BEGIN Supplied material

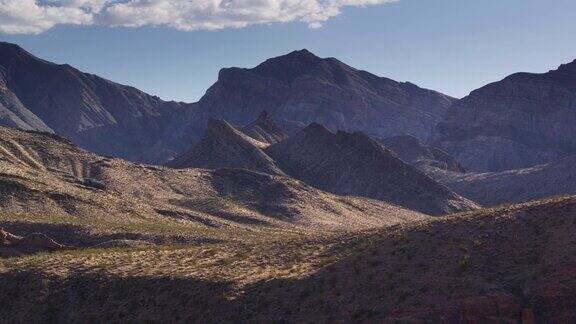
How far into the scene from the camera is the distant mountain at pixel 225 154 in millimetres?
147250

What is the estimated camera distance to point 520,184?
164 m

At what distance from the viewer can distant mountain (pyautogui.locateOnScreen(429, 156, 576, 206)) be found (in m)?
153

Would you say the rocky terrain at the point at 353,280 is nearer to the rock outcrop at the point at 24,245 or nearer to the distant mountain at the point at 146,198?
the rock outcrop at the point at 24,245

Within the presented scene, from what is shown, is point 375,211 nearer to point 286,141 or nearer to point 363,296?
point 286,141

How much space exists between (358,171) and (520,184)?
45.4 m

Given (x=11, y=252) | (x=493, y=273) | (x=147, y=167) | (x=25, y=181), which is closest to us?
(x=493, y=273)

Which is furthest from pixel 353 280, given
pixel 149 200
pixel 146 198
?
pixel 146 198

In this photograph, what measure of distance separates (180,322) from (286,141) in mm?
145238

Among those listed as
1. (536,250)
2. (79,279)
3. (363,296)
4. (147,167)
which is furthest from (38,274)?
(147,167)

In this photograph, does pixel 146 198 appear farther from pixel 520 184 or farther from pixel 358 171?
pixel 520 184

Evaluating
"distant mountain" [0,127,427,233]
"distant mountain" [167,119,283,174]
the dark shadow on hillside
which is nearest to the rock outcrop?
the dark shadow on hillside

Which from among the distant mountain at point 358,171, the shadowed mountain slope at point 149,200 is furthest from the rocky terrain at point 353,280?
the distant mountain at point 358,171

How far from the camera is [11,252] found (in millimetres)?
40594

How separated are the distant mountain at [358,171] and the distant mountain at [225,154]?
663 cm
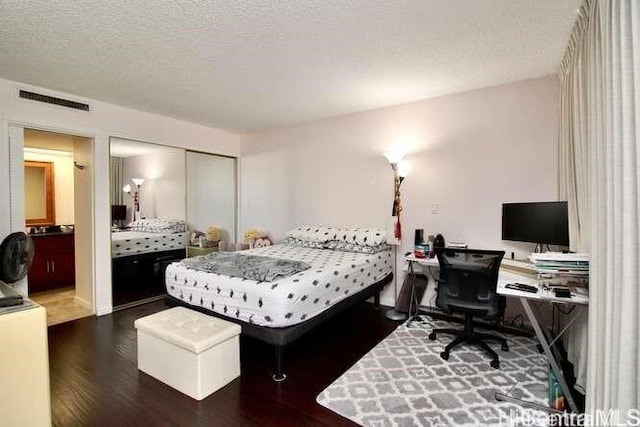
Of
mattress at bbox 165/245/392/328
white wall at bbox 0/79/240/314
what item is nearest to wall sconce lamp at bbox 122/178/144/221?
white wall at bbox 0/79/240/314

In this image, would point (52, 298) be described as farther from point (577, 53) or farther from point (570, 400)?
point (577, 53)

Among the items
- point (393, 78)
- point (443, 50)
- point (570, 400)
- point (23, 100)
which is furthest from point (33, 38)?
point (570, 400)

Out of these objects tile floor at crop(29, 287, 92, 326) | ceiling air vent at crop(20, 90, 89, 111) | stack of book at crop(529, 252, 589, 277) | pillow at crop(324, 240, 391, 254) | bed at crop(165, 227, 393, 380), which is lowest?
tile floor at crop(29, 287, 92, 326)

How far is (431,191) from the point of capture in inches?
151

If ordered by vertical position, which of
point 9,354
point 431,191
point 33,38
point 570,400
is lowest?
point 570,400

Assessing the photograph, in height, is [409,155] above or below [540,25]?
below

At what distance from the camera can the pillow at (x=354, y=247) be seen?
388cm

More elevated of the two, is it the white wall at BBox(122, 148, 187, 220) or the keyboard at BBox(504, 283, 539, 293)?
the white wall at BBox(122, 148, 187, 220)

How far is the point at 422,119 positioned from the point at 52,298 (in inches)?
227

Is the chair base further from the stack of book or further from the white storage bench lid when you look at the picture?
the white storage bench lid

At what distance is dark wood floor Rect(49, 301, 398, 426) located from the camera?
195cm

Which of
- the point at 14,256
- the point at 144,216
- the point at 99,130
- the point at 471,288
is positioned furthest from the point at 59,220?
the point at 471,288

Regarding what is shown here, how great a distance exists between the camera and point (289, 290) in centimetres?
237

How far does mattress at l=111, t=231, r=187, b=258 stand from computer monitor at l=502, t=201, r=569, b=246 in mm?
4443
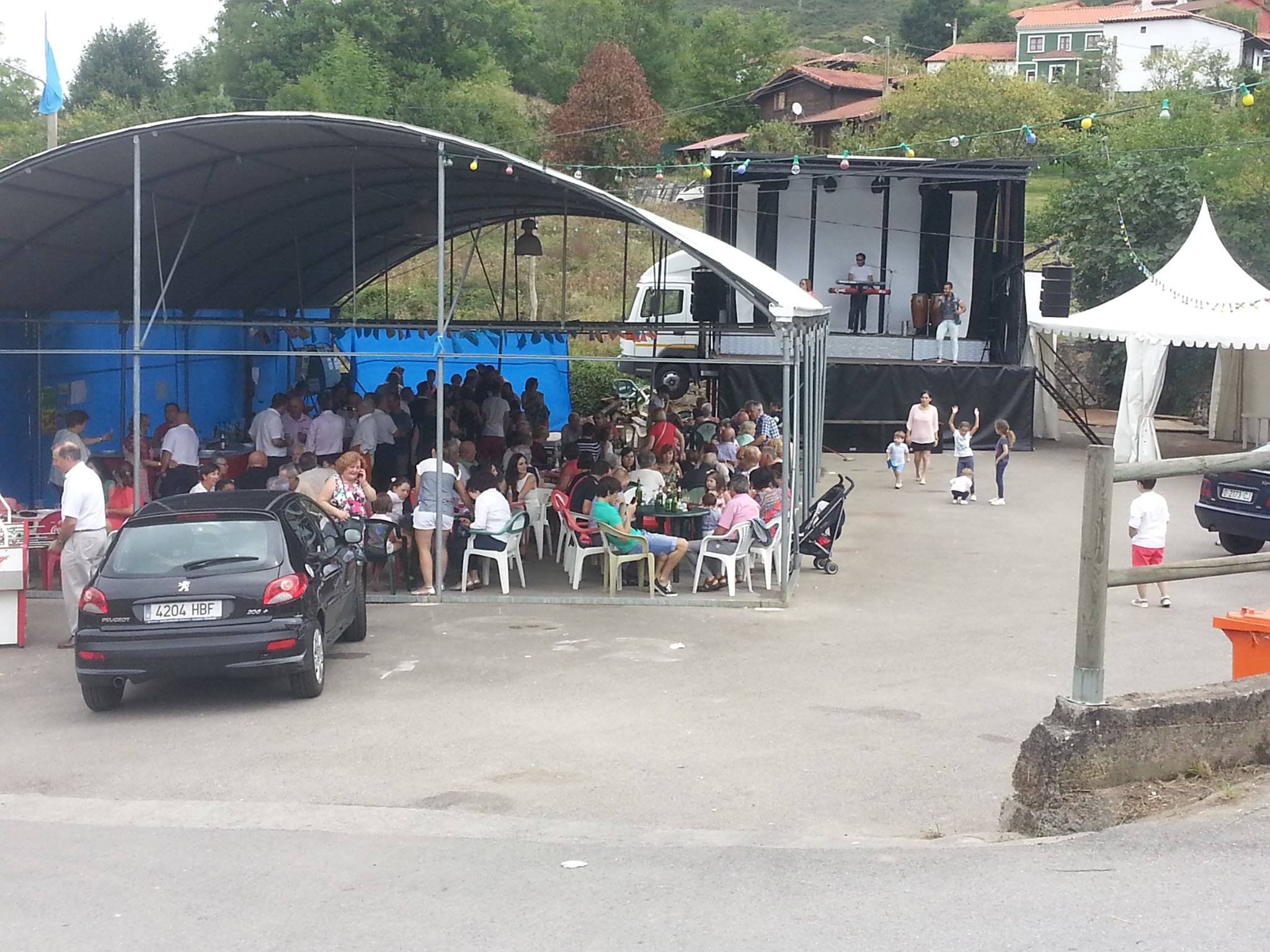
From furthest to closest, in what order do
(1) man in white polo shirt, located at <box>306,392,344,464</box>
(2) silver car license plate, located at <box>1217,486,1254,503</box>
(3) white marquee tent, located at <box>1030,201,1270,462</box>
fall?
(3) white marquee tent, located at <box>1030,201,1270,462</box> → (1) man in white polo shirt, located at <box>306,392,344,464</box> → (2) silver car license plate, located at <box>1217,486,1254,503</box>

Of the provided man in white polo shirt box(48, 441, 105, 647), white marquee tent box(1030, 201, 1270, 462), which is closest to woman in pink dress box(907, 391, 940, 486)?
white marquee tent box(1030, 201, 1270, 462)

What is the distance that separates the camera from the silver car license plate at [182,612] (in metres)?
8.80

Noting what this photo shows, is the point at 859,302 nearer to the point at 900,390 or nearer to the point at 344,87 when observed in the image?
the point at 900,390

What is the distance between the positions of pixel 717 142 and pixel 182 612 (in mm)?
47177

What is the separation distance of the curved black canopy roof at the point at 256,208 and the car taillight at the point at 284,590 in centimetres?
483

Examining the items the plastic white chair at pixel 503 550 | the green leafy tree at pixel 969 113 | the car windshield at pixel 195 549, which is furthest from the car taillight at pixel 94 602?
the green leafy tree at pixel 969 113

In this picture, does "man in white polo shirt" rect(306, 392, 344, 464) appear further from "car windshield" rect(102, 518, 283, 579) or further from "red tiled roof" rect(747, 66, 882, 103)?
"red tiled roof" rect(747, 66, 882, 103)

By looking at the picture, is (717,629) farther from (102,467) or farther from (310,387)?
(310,387)

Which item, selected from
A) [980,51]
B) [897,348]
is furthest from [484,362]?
[980,51]

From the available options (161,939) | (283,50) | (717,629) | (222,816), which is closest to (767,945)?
(161,939)

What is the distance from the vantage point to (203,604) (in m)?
8.84

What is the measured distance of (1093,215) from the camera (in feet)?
106

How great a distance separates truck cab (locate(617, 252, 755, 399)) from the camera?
2616 cm

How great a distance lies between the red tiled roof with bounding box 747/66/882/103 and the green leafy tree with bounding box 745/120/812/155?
9.19m
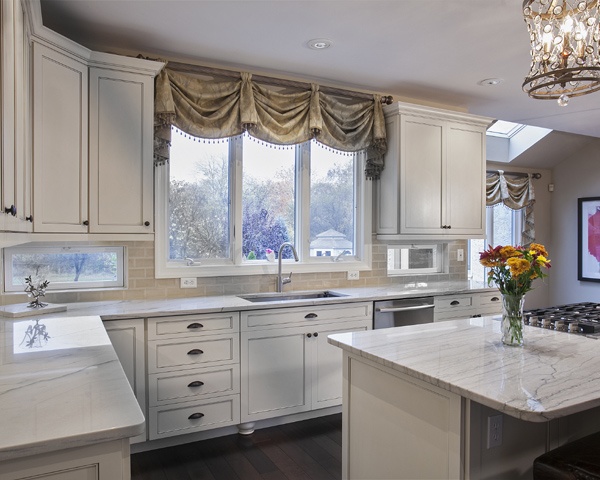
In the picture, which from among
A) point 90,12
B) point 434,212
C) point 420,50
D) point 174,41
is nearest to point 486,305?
point 434,212

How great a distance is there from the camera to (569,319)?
274 centimetres

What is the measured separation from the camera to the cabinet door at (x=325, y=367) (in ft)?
11.5

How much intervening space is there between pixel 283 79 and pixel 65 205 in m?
1.96

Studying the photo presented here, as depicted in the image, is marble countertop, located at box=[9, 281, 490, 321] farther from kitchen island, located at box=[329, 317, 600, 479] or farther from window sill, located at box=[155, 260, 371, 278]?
kitchen island, located at box=[329, 317, 600, 479]

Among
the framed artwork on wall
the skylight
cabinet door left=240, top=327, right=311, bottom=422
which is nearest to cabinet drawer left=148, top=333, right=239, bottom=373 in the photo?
cabinet door left=240, top=327, right=311, bottom=422

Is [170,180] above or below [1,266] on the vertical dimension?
above

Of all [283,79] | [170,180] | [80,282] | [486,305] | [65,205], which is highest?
[283,79]

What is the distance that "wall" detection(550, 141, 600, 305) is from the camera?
627 cm

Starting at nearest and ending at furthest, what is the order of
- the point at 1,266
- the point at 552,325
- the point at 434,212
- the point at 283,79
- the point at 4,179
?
the point at 4,179, the point at 552,325, the point at 1,266, the point at 283,79, the point at 434,212

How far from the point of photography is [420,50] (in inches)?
133

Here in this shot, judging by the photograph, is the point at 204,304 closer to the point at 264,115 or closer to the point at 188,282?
the point at 188,282

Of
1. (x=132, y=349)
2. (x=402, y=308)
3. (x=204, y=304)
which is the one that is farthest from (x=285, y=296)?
(x=132, y=349)

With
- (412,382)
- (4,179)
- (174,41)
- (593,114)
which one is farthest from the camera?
(593,114)

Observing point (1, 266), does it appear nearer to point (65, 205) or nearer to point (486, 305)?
point (65, 205)
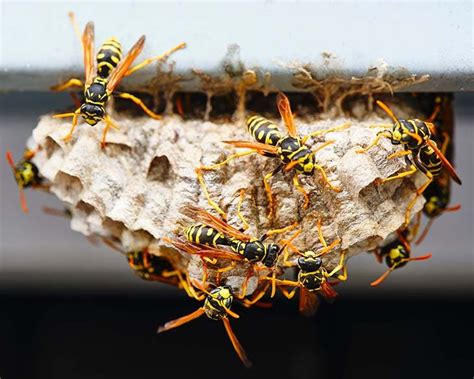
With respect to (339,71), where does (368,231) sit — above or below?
below

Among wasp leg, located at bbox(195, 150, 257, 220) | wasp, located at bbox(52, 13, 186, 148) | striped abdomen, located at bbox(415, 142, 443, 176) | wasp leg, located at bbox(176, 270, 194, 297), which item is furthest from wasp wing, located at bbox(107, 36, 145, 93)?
striped abdomen, located at bbox(415, 142, 443, 176)

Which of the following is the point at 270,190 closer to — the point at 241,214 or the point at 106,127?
the point at 241,214

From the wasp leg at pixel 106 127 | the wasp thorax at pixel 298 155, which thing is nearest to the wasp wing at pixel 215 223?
the wasp thorax at pixel 298 155

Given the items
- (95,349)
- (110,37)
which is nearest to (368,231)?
(110,37)

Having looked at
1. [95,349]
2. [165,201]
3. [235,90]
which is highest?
[235,90]

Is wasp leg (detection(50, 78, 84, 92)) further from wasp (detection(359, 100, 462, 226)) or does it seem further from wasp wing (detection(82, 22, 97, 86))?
wasp (detection(359, 100, 462, 226))

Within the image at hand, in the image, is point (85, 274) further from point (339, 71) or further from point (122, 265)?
point (339, 71)

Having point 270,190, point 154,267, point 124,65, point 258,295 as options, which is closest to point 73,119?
point 124,65
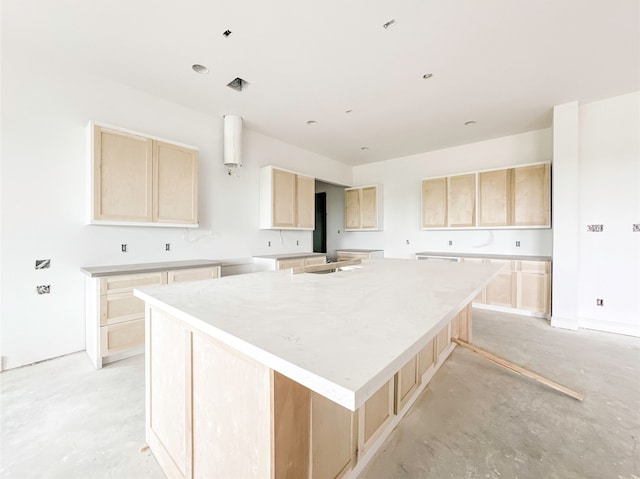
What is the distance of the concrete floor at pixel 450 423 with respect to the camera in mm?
1379

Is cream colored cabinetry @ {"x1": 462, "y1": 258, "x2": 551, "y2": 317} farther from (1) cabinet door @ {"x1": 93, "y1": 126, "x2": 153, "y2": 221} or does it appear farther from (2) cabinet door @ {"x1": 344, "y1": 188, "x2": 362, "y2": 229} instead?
(1) cabinet door @ {"x1": 93, "y1": 126, "x2": 153, "y2": 221}

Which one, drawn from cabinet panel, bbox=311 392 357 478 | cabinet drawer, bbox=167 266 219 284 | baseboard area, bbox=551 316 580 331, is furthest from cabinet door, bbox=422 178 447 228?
cabinet panel, bbox=311 392 357 478

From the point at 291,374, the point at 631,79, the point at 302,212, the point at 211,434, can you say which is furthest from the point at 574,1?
the point at 302,212

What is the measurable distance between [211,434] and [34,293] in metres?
2.73

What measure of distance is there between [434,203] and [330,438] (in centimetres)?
470

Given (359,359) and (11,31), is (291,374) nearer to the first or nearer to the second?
(359,359)

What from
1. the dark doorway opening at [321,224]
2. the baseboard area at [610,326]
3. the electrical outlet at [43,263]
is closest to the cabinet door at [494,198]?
the baseboard area at [610,326]

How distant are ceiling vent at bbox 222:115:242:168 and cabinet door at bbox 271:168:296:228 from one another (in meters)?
0.69

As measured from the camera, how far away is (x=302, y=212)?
4.79 m

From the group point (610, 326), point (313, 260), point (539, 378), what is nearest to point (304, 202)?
point (313, 260)

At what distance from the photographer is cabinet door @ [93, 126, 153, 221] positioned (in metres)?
2.59

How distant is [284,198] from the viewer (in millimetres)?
4457

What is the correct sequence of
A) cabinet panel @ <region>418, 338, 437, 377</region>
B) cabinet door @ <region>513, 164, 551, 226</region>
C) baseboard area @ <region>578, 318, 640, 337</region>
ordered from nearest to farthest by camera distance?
cabinet panel @ <region>418, 338, 437, 377</region>
baseboard area @ <region>578, 318, 640, 337</region>
cabinet door @ <region>513, 164, 551, 226</region>

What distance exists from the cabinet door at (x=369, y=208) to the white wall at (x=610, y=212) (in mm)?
3220
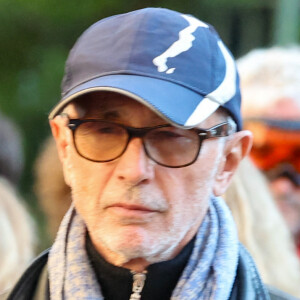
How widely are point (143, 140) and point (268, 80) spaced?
2.18 meters

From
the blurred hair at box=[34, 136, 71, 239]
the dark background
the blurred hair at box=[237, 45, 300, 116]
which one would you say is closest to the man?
the blurred hair at box=[34, 136, 71, 239]

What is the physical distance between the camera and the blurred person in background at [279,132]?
3.85m

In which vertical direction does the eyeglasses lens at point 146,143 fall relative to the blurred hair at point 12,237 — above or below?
above

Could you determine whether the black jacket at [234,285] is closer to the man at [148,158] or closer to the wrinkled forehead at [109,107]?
the man at [148,158]

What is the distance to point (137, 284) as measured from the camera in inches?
81.7

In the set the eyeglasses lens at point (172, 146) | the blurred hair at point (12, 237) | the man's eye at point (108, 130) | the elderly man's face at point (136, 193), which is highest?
the man's eye at point (108, 130)

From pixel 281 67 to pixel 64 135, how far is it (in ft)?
7.04

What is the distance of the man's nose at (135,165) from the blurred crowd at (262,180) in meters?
1.29

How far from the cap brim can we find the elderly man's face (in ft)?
0.17

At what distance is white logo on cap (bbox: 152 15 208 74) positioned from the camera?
2004mm

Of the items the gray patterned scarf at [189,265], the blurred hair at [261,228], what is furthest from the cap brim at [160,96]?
the blurred hair at [261,228]

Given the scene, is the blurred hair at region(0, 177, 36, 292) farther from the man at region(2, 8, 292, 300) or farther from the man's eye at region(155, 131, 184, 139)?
the man's eye at region(155, 131, 184, 139)

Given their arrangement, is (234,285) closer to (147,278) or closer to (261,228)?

END Supplied material

* **Written exercise**
Count the lines above that contain the word "lowest" and give only the number.

* **Task result**
2